Above all, the people see an indifference and a callousness that exacerbate the concerns they have about the society and their place in it. The government’s credibility has sunk so low, many people simply don’t believe Manning will actually call an election. (If he doesn’t, credibility will decline even further. Perhaps disappear.) And things only seem likely to get worse. Better have the election sooner rather than later.
It didn’t need to be this way. What Manning describes as his ’strong and determined leadership’ is nothing of the sort. Rather, it is a kind of misdirected and badly-informed authoritarianism founded on the unwavering conviction that the people have elected him to lead, and that leadership means decisions without consultation or discussion with the very people who put him there, as though omniscience has been automatically conferred on him by election and has become his private preserve. That, despite what he disingenuously says about himself, comes over as insensitivity and arrogance. And the virus has infected his ministerial mannequins and assorted satellites. No antidote seems available.

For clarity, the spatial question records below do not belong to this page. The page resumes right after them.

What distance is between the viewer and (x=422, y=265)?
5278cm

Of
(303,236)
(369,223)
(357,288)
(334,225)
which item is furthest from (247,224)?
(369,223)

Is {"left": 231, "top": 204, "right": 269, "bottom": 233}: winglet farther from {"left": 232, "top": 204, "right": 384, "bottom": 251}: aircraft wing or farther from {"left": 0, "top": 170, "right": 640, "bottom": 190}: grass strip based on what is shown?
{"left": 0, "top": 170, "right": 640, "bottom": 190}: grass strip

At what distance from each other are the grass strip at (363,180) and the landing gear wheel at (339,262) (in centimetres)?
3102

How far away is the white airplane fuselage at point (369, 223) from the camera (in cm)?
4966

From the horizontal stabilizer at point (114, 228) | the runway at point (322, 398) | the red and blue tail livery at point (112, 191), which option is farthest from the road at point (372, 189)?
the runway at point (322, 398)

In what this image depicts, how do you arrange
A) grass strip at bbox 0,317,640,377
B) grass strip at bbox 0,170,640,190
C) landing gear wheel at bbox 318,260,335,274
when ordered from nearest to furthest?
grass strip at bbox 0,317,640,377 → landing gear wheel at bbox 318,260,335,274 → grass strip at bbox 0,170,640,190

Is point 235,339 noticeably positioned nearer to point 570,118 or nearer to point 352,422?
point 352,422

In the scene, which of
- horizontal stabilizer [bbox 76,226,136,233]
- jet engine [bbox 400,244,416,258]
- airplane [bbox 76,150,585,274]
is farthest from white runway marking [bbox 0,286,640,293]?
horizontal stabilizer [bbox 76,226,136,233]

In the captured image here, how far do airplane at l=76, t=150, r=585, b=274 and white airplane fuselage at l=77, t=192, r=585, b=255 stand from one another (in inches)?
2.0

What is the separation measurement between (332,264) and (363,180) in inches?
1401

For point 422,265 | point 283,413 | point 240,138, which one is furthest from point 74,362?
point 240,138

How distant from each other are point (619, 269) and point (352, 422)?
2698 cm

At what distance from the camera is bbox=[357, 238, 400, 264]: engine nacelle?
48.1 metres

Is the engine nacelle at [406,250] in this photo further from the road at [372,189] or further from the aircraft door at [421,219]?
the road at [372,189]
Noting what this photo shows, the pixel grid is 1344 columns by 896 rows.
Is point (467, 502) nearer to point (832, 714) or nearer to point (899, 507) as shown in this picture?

He declared the other day that the drug lords weren’t so much against the PNM as him. If the truth be told, this isn’t confined to alleged drug lords. It is now a national sentiment. In my view, if he leads his party into the promised electoral battle, the risk of defeat for the PNM, whatever the deficiencies of the Opposition, markedly increases. Among other things, voters will assume that a PNM victory in those circumstances would mean a sharp and irreversible rise, to the point of insufferableness, in the very arrogance and lack of sensitivity they now find so objectionable.
If Mr Manning were really to place his party’s interest above his, he would not only announce an election date, he would, at the same time, say that he would not be a candidate. For health reasons, he could explain. He won’t do that, of course, but I can still speculate briefly on a possible successor.
Keith Rowley, you might think, and, objectively, there is little doubt that Rowley possesses the best credentials. Problems would at once arise within the PNM, however: you would hear that Rowley is a Tobagonian; he is too turbulent; he challenged The Leader (a no-no for the FAB and others of a certain generation), etc. Already, a member of his constituency executive has been speaking as if Rowley’s rift with Manning is all Rowley’s fault. That attitude is precisely what you expect after an election alert is sounded-all hands on deck, fall in line behind the captain, discipline must prevail. Who knows, that may have been one of Manning’s calculations.
But if not Rowley, who? Well, what about the lady from Arima?